Socio-Political Fragmentation and Psychological Themes

Schizoanalysis insists that trauma is not just personal but collective. The poem’s meditation on justice—“If justice seeks relevance institutions need to be cauterized. Seasons need to be rearranged and time turned inside out.”—calls for a radical reordering of both inner and outer worlds. The psychological themes in poetry here are inseparable from the cultural rituals and collective violence that shape the speaker’s experience.

Ultimately, the poem demonstrates that the schizoanalysis of contemporary poetry must account for the fractured, uncomfortable, and complicit position of the spectator—one who cannot escape the spectacle of trauma, nor fully integrate its fragments into a single, coherent self.


Catharsis, Violence, and the Impossible Healing of Trauma

Contemporary poetry often becomes a stage for the unspeakable, a space where trauma is not only recounted but re-enacted, refracted, and sometimes ritualized. The following poem, drawn from my own experience, navigates the blurred boundaries between memory, violence, and the elusive promise of catharsis. It is a meditation on the impossibility of healing through mere insight, and the ways in which violence—real, imagined, or witnessed—becomes both a mechanism of survival and a symptom of psychic rupture.

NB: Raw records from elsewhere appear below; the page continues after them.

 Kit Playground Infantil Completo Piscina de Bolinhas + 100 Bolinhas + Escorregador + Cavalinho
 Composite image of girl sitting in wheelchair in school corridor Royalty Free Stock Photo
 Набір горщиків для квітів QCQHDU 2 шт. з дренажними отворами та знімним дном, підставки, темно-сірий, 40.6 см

The poem’s violent imagery—horror movie references, war stories, and the recurring motif of blood—serves as more than shock value. It becomes a mechanism for catharsis through violence, but one that is ultimately cyclical and unresolved. The speaker’s dreams of mob justice, the “rabble doing the dirty deeds,” and the ritualistic execution scenes evoke the Freudian split between victim, aggressor, and spectator. Trauma, in this schizoanalytic reading, fractures the psyche into roles that cannot be reconciled. The poet’s self is not healed by reliving or narrating the event; instead, the wound is reshaped, replayed, and ritualized, never closed.

The personal anecdote of the Marine friend, whose training led to a radically different response to trauma, highlights the diversity of veteran experiences in poetry. The contrast between the Marine’s violent retaliation and the poet’s emotional paralysis underscores how institutional training scripts the body’s response, but does not guarantee healing. The poet’s admission—“I didn’t learn to fight. I wasn’t prepared for the event, nor was I prepared for my emotional response”—reveals the limits of both preparedness and insight. In interpretation of trauma in poetry, this divergence is crucial: it shows that catharsis, if it arrives at all, is not a universal release but a personal, often isolating, repetition.

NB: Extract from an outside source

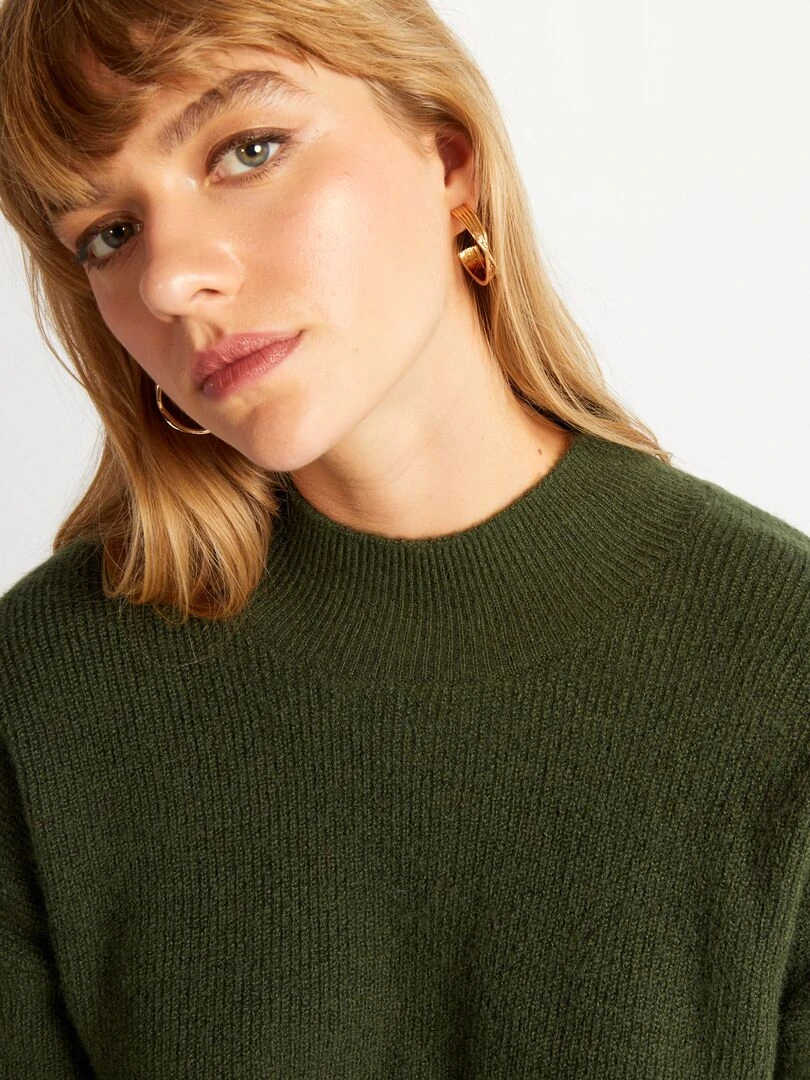 Pull en maille côtelée à col montant   Vert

Throughout the poem, the speaker’s emotional disconnection is palpable. The inability to record daily memories, the numbness, and the sense of being trapped in a “Ground Hog Day purgatory” all point to trauma’s capacity to disrupt time and selfhood. The phrase, “Insight only provides a balcony with a good view of the execution,” encapsulates the painful limitations of self-awareness. Knowledge of one’s trauma does not equate to healing; it can, in fact, reinforce the role of the spectator, powerless to intervene in the ongoing spectacle of psychic violence.

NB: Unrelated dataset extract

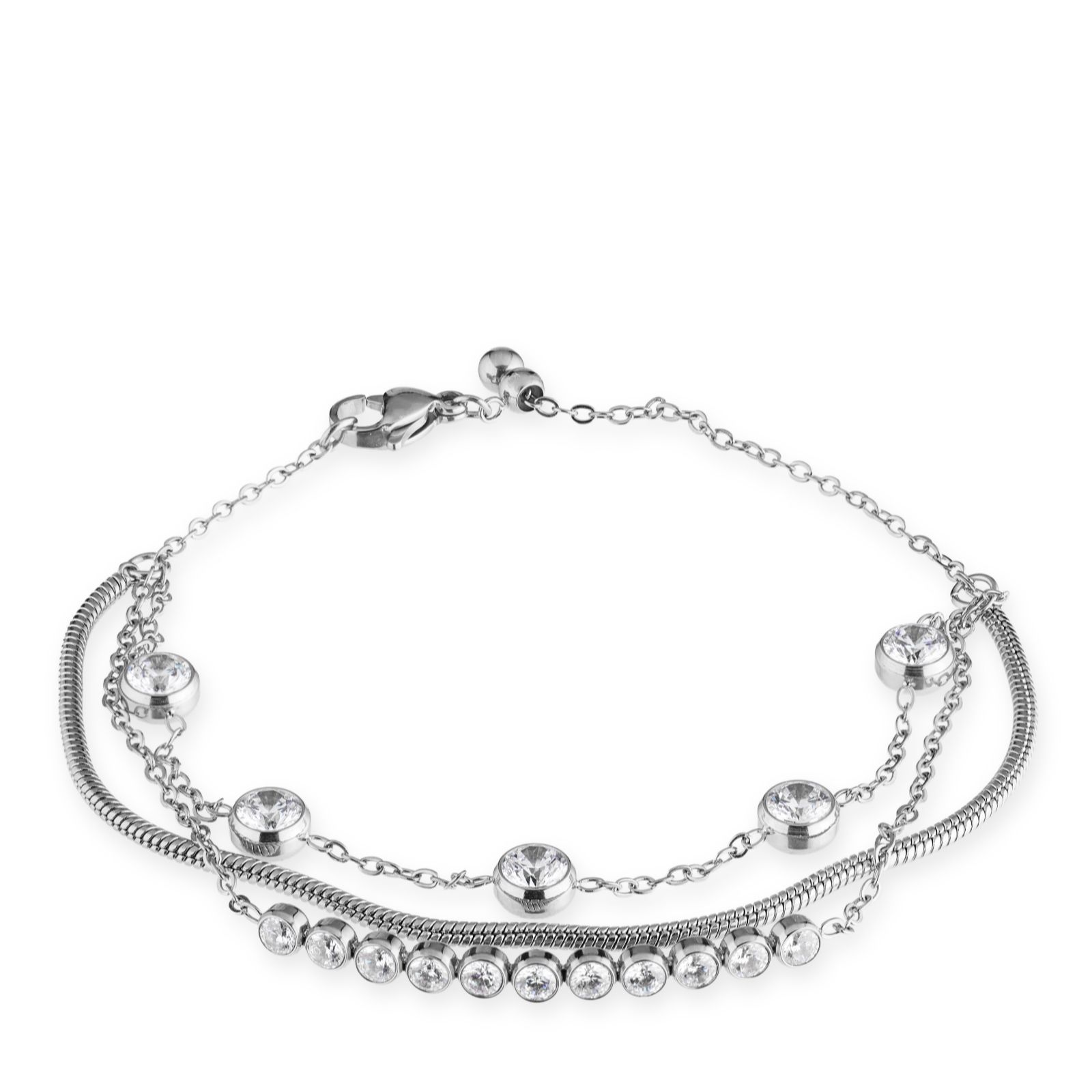 Steel by Diamonique Bezel Set Three Strand Bracelet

In sum, violent catharsis in poetry reflects and refracts trauma, but seldom resolves it. Veteran literature, as illuminated here, exposes the inefficacy of mere insight and the impossibility of a clean break from the past. The poem’s scenes of violence are not just expressions of pain, but attempts—always incomplete—to make sense of a wound that resists closure. In the end, the healing of trauma remains impossible, not because the poet lacks understanding, but because understanding itself is only a vantage point from which to witness, not to mend, the execution.

TL;DR: A Detroit-centered poem offers jarring, intimate insight into trauma. After reading the poem, we unpack it with schizoanalysis, exploring memory, spectatorship, and emotional fragmentation. Expect a candid take, critical theory, and an honest, human messiness.